→ YOUR GOAL
All of the data below should be repeated exactly. Pictures should not be included.

→ DATASET EXCERPT
========================================
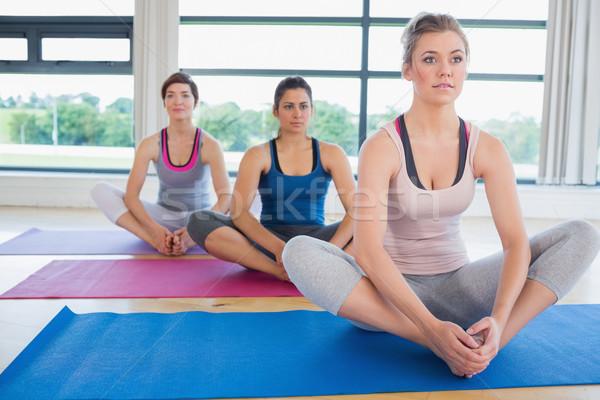女性 座って 角度 ヨガのポーズ フィットネス スタジオ ストックフォト © wavebreak_media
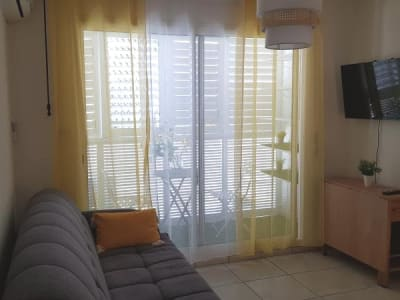 St Denis - 1 pièce(s) - 18.8 m2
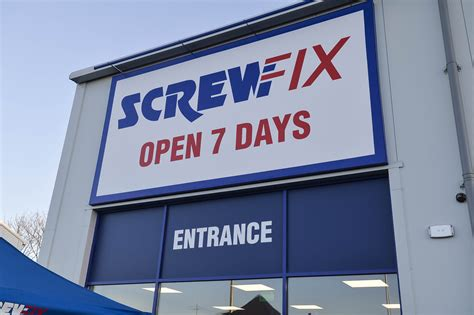 screwfix jobs screwfix to create 11 new jobs in melton mowbray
========================================
→ ANSWER SECTION
女性 座って 角度 ヨガのポーズ フィットネス スタジオ ストックフォト © wavebreak_media
 St Denis - 1 pièce(s) - 18.8 m2
 screwfix jobs screwfix to create 11 new jobs in melton mowbray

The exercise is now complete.